▶ _EXERCISE PROMPT_
Each record is to be written out exactly as it appears.

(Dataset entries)
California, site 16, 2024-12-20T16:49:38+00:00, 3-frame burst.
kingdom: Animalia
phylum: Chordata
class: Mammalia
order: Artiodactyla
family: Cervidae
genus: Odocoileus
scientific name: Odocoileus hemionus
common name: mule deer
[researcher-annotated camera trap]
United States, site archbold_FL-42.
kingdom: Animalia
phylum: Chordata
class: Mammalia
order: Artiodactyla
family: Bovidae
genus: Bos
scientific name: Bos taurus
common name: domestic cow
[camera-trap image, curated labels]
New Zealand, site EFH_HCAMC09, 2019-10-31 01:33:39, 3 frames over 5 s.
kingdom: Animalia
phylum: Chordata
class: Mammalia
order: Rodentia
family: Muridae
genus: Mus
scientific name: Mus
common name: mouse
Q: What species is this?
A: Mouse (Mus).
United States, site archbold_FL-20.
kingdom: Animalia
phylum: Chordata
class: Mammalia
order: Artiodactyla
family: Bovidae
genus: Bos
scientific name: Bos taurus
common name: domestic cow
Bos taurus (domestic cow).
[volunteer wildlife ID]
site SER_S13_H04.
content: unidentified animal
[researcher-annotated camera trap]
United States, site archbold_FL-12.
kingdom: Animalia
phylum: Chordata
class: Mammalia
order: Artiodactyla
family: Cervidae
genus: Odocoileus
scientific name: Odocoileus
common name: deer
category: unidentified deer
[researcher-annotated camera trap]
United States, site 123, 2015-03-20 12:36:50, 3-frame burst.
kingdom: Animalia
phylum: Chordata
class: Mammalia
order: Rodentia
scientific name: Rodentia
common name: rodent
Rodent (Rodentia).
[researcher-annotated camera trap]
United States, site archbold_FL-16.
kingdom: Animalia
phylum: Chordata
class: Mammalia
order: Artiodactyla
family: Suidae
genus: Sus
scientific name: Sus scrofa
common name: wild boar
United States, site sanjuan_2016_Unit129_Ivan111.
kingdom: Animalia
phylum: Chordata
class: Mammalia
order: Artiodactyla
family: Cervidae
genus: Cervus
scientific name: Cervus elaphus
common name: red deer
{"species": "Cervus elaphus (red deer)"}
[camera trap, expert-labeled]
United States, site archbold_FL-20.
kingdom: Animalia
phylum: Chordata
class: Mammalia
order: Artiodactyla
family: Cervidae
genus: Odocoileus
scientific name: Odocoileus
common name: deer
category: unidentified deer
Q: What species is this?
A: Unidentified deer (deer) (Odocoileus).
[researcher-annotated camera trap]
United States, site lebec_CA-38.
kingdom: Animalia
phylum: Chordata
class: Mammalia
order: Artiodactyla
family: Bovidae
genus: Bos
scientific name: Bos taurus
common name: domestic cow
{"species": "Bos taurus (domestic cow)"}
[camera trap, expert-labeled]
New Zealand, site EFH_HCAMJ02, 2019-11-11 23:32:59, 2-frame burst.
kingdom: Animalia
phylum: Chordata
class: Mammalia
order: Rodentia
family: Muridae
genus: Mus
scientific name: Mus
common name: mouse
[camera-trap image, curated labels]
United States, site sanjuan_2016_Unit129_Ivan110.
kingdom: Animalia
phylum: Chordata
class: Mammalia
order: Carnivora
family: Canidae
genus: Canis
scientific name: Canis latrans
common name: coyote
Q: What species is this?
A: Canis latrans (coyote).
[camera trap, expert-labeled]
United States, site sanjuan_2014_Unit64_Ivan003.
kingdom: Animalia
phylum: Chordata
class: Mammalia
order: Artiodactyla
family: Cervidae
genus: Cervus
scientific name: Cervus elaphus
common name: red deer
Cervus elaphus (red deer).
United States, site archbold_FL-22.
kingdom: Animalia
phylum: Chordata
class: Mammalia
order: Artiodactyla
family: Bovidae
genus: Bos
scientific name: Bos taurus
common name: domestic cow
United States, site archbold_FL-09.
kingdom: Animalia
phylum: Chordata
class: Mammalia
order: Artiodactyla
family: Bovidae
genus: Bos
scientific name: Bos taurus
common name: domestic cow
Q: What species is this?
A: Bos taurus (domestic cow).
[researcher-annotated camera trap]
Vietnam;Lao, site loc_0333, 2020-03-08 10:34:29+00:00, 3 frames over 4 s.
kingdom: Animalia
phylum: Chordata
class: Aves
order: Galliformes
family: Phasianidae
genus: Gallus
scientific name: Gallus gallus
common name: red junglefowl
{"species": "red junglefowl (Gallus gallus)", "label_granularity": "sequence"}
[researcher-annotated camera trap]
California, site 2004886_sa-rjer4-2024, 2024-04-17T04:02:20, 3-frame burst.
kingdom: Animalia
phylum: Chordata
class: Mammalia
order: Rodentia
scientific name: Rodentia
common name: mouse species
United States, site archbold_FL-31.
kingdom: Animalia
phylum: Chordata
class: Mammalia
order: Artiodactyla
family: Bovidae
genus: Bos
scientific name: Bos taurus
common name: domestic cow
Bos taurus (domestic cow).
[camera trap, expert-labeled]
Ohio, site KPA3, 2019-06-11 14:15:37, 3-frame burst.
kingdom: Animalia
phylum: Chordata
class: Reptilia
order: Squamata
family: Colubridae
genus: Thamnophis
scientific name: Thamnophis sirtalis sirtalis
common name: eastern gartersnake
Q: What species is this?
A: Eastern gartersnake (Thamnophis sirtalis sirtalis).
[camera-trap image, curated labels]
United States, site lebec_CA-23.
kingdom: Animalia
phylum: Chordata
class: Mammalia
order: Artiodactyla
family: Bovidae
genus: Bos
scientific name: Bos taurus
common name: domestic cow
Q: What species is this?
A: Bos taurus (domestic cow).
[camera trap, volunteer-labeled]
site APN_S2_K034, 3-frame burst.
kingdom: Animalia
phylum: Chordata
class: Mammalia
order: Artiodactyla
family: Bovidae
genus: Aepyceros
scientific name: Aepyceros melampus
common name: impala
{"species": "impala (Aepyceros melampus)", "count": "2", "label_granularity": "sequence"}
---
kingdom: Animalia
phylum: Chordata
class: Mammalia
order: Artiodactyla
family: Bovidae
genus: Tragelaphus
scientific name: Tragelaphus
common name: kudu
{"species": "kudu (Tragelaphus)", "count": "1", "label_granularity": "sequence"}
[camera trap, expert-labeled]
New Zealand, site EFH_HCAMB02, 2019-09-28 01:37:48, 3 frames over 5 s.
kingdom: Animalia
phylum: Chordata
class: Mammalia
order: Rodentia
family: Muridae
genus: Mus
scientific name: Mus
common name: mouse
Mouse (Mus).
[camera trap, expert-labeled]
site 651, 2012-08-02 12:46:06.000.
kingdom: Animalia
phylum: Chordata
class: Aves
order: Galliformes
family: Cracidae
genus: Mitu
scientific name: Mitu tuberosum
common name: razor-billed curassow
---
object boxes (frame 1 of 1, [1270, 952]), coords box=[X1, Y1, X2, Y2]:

▶ _OUTPUT OF THE TASK_
California, site 16, 2024-12-20T16:49:38+00:00, 3-frame burst.
kingdom: Animalia
phylum: Chordata
class: Mammalia
order: Artiodactyla
family: Cervidae
genus: Odocoileus
scientific name: Odocoileus hemionus
common name: mule deer
[researcher-annotated camera trap]
United States, site archbold_FL-42.
kingdom: Animalia
phylum: Chordata
class: Mammalia
order: Artiodactyla
family: Bovidae
genus: Bos
scientific name: Bos taurus
common name: domestic cow
[camera-trap image, curated labels]
New Zealand, site EFH_HCAMC09, 2019-10-31 01:33:39, 3 frames over 5 s.
kingdom: Animalia
phylum: Chordata
class: Mammalia
order: Rodentia
family: Muridae
genus: Mus
scientific name: Mus
common name: mouse
Q: What species is this?
A: Mouse (Mus).
United States, site archbold_FL-20.
kingdom: Animalia
phylum: Chordata
class: Mammalia
order: Artiodactyla
family: Bovidae
genus: Bos
scientific name: Bos taurus
common name: domestic cow
Bos taurus (domestic cow).
[volunteer wildlife ID]
site SER_S13_H04.
content: unidentified animal
[researcher-annotated camera trap]
United States, site archbold_FL-12.
kingdom: Animalia
phylum: Chordata
class: Mammalia
order: Artiodactyla
family: Cervidae
genus: Odocoileus
scientific name: Odocoileus
common name: deer
category: unidentified deer
[researcher-annotated camera trap]
United States, site 123, 2015-03-20 12:36:50, 3-frame burst.
kingdom: Animalia
phylum: Chordata
class: Mammalia
order: Rodentia
scientific name: Rodentia
common name: rodent
Rodent (Rodentia).
[researcher-annotated camera trap]
United States, site archbold_FL-16.
kingdom: Animalia
phylum: Chordata
class: Mammalia
order: Artiodactyla
family: Suidae
genus: Sus
scientific name: Sus scrofa
common name: wild boar
United States, site sanjuan_2016_Unit129_Ivan111.
kingdom: Animalia
phylum: Chordata
class: Mammalia
order: Artiodactyla
family: Cervidae
genus: Cervus
scientific name: Cervus elaphus
common name: red deer
{"species": "Cervus elaphus (red deer)"}
[camera trap, expert-labeled]
United States, site archbold_FL-20.
kingdom: Animalia
phylum: Chordata
class: Mammalia
order: Artiodactyla
family: Cervidae
genus: Odocoileus
scientific name: Odocoileus
common name: deer
category: unidentified deer
Q: What species is this?
A: Unidentified deer (deer) (Odocoileus).
[researcher-annotated camera trap]
United States, site lebec_CA-38.
kingdom: Animalia
phylum: Chordata
class: Mammalia
order: Artiodactyla
family: Bovidae
genus: Bos
scientific name: Bos taurus
common name: domestic cow
{"species": "Bos taurus (domestic cow)"}
[camera trap, expert-labeled]
New Zealand, site EFH_HCAMJ02, 2019-11-11 23:32:59, 2-frame burst.
kingdom: Animalia
phylum: Chordata
class: Mammalia
order: Rodentia
family: Muridae
genus: Mus
scientific name: Mus
common name: mouse
[camera-trap image, curated labels]
United States, site sanjuan_2016_Unit129_Ivan110.
kingdom: Animalia
phylum: Chordata
class: Mammalia
order: Carnivora
family: Canidae
genus: Canis
scientific name: Canis latrans
common name: coyote
Q: What species is this?
A: Canis latrans (coyote).
[camera trap, expert-labeled]
United States, site sanjuan_2014_Unit64_Ivan003.
kingdom: Animalia
phylum: Chordata
class: Mammalia
order: Artiodactyla
family: Cervidae
genus: Cervus
scientific name: Cervus elaphus
common name: red deer
Cervus elaphus (red deer).
United States, site archbold_FL-22.
kingdom: Animalia
phylum: Chordata
class: Mammalia
order: Artiodactyla
family: Bovidae
genus: Bos
scientific name: Bos taurus
common name: domestic cow
United States, site archbold_FL-09.
kingdom: Animalia
phylum: Chordata
class: Mammalia
order: Artiodactyla
family: Bovidae
genus: Bos
scientific name: Bos taurus
common name: domestic cow
Q: What species is this?
A: Bos taurus (domestic cow).
[researcher-annotated camera trap]
Vietnam;Lao, site loc_0333, 2020-03-08 10:34:29+00:00, 3 frames over 4 s.
kingdom: Animalia
phylum: Chordata
class: Aves
order: Galliformes
family: Phasianidae
genus: Gallus
scientific name: Gallus gallus
common name: red junglefowl
{"species": "red junglefowl (Gallus gallus)", "label_granularity": "sequence"}
[researcher-annotated camera trap]
California, site 2004886_sa-rjer4-2024, 2024-04-17T04:02:20, 3-frame burst.
kingdom: Animalia
phylum: Chordata
class: Mammalia
order: Rodentia
scientific name: Rodentia
common name: mouse species
United States, site archbold_FL-31.
kingdom: Animalia
phylum: Chordata
class: Mammalia
order: Artiodactyla
family: Bovidae
genus: Bos
scientific name: Bos taurus
common name: domestic cow
Bos taurus (domestic cow).
[camera trap, expert-labeled]
Ohio, site KPA3, 2019-06-11 14:15:37, 3-frame burst.
kingdom: Animalia
phylum: Chordata
class: Reptilia
order: Squamata
family: Colubridae
genus: Thamnophis
scientific name: Thamnophis sirtalis sirtalis
common name: eastern gartersnake
Q: What species is this?
A: Eastern gartersnake (Thamnophis sirtalis sirtalis).
[camera-trap image, curated labels]
United States, site lebec_CA-23.
kingdom: Animalia
phylum: Chordata
class: Mammalia
order: Artiodactyla
family: Bovidae
genus: Bos
scientific name: Bos taurus
common name: domestic cow
Q: What species is this?
A: Bos taurus (domestic cow).
[camera trap, volunteer-labeled]
site APN_S2_K034, 3-frame burst.
kingdom: Animalia
phylum: Chordata
class: Mammalia
order: Artiodactyla
family: Bovidae
genus: Aepyceros
scientific name: Aepyceros melampus
common name: impala
{"species": "impala (Aepyceros melampus)", "count": "2", "label_granularity": "sequence"}
---
kingdom: Animalia
phylum: Chordata
class: Mammalia
order: Artiodactyla
family: Bovidae
genus: Tragelaphus
scientific name: Tragelaphus
common name: kudu
{"species": "kudu (Tragelaphus)", "count": "1", "label_granularity": "sequence"}
[camera trap, expert-labeled]
New Zealand, site EFH_HCAMB02, 2019-09-28 01:37:48, 3 frames over 5 s.
kingdom: Animalia
phylum: Chordata
class: Mammalia
order: Rodentia
family: Muridae
genus: Mus
scientific name: Mus
common name: mouse
Mouse (Mus).
[camera trap, expert-labeled]
site 651, 2012-08-02 12:46:06.000.
kingdom: Animalia
phylum: Chordata
class: Aves
order: Galliformes
family: Cracidae
genus: Mitu
scientific name: Mitu tuberosum
common name: razor-billed curassow
---
object boxes (frame 1 of 1, [1270, 952]), coords box=[X1, Y1, X2, Y2]:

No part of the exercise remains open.